Yerusalem itu suci bagi umat Islam karena dua alasan: kota ini adalah kiblat pertama yang
dihadapi oleh umat Islam selama ibadah sholatnya, dan merupakan tempat yang dianggap
sebagai salah satu mukjizat terbesar yang dilakukan oleh Nabi Muhammad: mikraj, perjalanan
malam dari Mesjid Haram di Mekkah menuju Mesjid Aqsa di Yerusalem, kenaikannya ke langit,
dan kembali lagi ke Mesjid Haram. Al-Qur'an menerangkan kejadian ini sebagai berikut:
Maha Suci Allah, yang telah memperjalankan hamba-Nya pada suatu malam dari Al Masjidil
Haram ke Al Masjidil Aqsha yang telah Kami berkahi sekelilingnya agar Kami perlihatkan
kepadanya sebagian dari tanda-tanda (kebesaran) Kami. Sesungguhnya Dia adalah Maha
Mendengar lagi Maha Mengetahui. (Qur'an, 17:1)

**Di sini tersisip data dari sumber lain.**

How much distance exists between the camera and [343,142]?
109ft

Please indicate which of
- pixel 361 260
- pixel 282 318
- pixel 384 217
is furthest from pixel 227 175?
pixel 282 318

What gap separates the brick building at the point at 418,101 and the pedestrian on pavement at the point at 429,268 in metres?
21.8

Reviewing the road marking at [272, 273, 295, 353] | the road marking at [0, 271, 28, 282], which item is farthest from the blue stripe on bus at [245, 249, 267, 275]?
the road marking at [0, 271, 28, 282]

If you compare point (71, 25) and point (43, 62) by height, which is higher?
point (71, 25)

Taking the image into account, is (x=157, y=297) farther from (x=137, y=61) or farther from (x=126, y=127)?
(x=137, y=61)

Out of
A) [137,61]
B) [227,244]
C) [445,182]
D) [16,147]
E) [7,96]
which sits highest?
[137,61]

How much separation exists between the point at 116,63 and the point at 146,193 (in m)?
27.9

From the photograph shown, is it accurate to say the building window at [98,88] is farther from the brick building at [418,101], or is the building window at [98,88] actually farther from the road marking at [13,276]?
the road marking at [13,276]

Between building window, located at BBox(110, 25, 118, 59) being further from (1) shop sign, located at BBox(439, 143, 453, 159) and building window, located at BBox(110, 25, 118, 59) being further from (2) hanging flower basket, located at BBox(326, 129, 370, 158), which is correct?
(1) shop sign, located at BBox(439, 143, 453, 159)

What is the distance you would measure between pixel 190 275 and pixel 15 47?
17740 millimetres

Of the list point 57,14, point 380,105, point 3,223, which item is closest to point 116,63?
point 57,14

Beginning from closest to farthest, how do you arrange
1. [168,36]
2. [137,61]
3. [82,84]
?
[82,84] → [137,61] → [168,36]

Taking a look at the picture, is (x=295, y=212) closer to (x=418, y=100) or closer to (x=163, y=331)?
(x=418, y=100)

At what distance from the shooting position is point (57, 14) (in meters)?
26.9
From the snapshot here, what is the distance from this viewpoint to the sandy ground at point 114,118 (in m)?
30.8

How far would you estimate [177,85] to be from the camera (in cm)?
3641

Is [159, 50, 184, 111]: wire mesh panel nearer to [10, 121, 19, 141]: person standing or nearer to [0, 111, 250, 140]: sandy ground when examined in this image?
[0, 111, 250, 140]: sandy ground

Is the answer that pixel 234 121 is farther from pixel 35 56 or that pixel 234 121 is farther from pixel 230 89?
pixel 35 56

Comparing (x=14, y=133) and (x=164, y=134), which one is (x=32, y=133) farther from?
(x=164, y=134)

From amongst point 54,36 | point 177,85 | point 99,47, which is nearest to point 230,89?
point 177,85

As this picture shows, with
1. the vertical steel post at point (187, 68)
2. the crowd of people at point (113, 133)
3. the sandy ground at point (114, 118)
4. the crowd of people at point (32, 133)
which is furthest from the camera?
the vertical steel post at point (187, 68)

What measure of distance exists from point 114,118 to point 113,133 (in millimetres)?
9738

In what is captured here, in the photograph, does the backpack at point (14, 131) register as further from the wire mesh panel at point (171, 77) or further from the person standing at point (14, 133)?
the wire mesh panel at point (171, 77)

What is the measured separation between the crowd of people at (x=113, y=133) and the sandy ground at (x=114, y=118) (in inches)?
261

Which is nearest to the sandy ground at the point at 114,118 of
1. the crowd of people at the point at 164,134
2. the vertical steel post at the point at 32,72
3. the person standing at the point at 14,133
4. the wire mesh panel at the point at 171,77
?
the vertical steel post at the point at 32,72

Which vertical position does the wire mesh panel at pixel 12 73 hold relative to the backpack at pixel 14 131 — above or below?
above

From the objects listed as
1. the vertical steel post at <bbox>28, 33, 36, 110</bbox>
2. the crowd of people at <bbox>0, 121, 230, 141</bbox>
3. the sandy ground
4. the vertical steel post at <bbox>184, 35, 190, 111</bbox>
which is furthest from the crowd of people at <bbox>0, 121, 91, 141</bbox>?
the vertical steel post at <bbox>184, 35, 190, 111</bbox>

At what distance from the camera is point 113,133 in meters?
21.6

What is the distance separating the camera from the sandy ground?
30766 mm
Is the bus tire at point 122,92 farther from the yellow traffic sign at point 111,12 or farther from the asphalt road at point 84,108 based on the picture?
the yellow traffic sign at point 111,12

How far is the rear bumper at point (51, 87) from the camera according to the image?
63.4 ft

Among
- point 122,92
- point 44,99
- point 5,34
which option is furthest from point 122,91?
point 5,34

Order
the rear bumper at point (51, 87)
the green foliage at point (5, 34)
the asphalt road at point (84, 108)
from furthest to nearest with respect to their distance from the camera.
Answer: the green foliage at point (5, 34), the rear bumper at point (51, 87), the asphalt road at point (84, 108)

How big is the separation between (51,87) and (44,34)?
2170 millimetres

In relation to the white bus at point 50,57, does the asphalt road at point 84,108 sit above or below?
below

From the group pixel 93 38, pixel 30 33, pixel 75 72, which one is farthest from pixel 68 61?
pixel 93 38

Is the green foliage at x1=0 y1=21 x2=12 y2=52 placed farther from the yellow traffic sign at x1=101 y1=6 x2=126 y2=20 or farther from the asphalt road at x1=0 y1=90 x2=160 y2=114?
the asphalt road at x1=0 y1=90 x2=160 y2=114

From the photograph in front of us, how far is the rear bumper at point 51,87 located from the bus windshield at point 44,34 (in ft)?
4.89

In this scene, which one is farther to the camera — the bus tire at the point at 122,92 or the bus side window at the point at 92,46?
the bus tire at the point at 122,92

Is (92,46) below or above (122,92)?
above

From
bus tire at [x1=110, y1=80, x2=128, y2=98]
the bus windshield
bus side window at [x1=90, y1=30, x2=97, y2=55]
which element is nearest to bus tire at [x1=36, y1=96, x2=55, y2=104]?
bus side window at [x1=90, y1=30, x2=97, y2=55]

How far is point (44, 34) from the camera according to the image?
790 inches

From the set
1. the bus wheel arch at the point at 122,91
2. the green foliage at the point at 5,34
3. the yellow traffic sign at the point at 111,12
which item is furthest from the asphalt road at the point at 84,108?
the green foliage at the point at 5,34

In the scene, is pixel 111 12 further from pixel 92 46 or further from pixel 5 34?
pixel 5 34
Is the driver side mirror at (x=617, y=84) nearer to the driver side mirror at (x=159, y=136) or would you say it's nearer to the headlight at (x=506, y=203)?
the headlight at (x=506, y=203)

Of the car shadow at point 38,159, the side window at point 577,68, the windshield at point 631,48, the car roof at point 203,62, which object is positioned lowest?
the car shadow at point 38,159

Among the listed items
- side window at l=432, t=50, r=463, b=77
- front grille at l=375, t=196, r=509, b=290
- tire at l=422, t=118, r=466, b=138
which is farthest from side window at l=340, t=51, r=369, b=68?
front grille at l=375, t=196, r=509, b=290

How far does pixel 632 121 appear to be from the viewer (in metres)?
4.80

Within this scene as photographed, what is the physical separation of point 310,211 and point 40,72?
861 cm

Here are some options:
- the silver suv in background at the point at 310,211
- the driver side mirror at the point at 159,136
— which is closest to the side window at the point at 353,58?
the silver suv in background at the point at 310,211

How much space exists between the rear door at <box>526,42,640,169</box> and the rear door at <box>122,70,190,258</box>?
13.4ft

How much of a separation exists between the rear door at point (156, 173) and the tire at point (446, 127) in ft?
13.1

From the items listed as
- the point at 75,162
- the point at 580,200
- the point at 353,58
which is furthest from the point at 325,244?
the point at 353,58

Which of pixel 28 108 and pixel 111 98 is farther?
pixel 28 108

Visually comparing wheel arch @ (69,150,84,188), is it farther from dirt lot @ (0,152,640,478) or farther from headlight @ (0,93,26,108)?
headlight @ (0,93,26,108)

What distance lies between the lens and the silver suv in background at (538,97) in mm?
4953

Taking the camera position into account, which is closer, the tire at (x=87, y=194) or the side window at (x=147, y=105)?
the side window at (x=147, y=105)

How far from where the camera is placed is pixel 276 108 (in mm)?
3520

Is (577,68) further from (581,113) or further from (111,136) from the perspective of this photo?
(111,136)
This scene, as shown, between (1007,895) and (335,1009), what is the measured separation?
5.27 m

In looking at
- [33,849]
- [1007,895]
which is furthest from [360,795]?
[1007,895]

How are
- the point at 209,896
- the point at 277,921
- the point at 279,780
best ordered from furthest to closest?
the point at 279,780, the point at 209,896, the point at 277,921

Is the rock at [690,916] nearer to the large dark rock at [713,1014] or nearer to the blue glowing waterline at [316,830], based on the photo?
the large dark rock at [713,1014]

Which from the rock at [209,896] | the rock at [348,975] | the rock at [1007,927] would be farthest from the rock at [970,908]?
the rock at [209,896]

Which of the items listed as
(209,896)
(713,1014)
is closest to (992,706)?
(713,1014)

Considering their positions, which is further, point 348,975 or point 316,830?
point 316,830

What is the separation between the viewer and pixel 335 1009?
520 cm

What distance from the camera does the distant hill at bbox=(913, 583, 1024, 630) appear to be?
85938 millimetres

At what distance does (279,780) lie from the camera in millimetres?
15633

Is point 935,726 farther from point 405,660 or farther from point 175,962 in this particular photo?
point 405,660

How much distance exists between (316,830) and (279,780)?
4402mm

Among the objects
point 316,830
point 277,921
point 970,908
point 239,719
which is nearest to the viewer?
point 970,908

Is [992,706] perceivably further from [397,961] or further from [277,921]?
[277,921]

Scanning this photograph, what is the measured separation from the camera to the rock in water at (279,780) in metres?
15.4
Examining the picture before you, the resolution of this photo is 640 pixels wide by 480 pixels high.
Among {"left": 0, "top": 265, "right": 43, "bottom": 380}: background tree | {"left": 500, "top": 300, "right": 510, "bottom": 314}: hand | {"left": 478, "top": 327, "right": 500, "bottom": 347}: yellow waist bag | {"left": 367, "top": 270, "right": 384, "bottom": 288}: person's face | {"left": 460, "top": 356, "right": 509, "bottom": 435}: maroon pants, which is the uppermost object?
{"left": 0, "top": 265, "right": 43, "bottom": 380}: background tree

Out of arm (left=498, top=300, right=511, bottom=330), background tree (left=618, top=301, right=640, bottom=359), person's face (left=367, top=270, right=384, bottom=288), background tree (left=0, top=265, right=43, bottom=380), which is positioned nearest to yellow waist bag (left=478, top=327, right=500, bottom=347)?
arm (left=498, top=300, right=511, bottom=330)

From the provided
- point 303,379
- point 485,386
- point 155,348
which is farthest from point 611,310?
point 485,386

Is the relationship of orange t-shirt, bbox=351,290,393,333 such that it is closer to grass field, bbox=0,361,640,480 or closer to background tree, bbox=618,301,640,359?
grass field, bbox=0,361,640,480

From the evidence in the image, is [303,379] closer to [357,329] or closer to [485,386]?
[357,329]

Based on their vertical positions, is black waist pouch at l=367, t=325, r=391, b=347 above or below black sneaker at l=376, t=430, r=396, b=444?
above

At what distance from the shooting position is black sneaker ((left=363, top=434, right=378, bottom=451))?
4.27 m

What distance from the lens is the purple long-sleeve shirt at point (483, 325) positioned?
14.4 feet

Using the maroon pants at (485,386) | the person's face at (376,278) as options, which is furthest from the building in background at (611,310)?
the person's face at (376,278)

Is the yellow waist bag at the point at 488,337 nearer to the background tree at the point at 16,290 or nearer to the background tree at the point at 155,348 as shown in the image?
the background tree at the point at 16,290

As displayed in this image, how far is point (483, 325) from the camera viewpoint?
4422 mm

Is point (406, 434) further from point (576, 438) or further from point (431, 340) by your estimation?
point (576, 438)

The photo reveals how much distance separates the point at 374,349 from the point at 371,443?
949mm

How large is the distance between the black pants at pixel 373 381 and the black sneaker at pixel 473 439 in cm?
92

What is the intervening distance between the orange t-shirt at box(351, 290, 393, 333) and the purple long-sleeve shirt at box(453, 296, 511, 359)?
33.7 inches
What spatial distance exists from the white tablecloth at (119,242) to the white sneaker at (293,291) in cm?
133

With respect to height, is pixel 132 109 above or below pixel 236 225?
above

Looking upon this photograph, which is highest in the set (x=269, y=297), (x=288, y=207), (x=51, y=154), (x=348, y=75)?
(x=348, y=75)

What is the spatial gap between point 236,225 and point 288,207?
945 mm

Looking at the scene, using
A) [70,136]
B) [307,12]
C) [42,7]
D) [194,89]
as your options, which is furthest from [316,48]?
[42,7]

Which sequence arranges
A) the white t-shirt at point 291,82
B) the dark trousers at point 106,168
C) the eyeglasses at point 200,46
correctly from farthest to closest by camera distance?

Dalam wahyu-wahyu Al-Qur'an kepada Nabi SAW, sebagian besar ayat-ayat yang berkesesuaian
mengacu kepada Palestina sebagai “tanah suci, yang diberkati.” Ayat 17:1 menggambarkan
tempat ini, yang di dalamnya ada Mesjid Aqsa sebagai tanah “yang Kami berkati disekelilingnya.”
Dalam ayat 21:71, yang menggambarkan keluarnya Nabi Ibrahim dan Luth, tanah yang sama
disebut sebagai “tanah yang Kami berkati untuk semua makhluk.” Pada saat bersamaan,
Palestina secara keseluruhan penting artinya bagi umat Islam karena begitu banyak nabi Yahudi
yang hidup dan berjuang demi Allah, mengorbankan hidup mereka, atau meninggal dan
dikuburkan di sana.
Oleh karena itu, tidaklah mengherankan dalam 2000 tahun terakhir, umat Islam telah menjadi
satu-satunya kekuatan yang membawa kedamaian kepada Yerusalem dan Palestina.
Khalifah Umar Membawa Perdamaian dan Keadilan bagi Palestina
http://www.oaseqalbu.web.id/article.php?sid=324 didownload pada Selasa, 18 Juli 2017
Artikel Oase Qalbu - halaman 2/8
Qubbat as-Sakhrah
Setelah Roma mengusir Yahudi dari Palestina, Yerusalem dan sekitarnya menjadi lenyap.
Akan tetapi, Yerusalem kembali menjadi pusat perhatian setelah Pemerintah Romawi
Constantine memeluk agama Nasrani (312). Orang-orang Roma Kristen membangun
gereja-gereja di Yerusalem, dan menjadikannya sebagai sebuah kota Nasrani. Palestina tetap
menjadi daerah Romawi (Bizantium) hingga abad ketujuh, ketika negeri ini menjadi bagian
Kerajaan Persia selama masa yang singkat. Akhirnya, Bizantium kembali menguasainya.
Tahun 637 menjadi titik balik penting dalam sejarah Palestina, karena setelah masa ini daerah ini
berada di bawah kendali kaum Muslimin. Peristiwa ini mendatangkan perdamaian dan ketertiban
bagi Palestina, yang selama berabad-abad telah menjadi tempat perang, pengasingan,
penyerangan, dan pembantaian. Apa lagi, setiap kali daerah ini berganti penguasa, seringkali
menyaksikan kekejaman baru. Di bawah pemerintahan Muslim, penduduknya, tanpa melihat
keyakinan mereka, hidup bersama dalam damai dan ketertiban.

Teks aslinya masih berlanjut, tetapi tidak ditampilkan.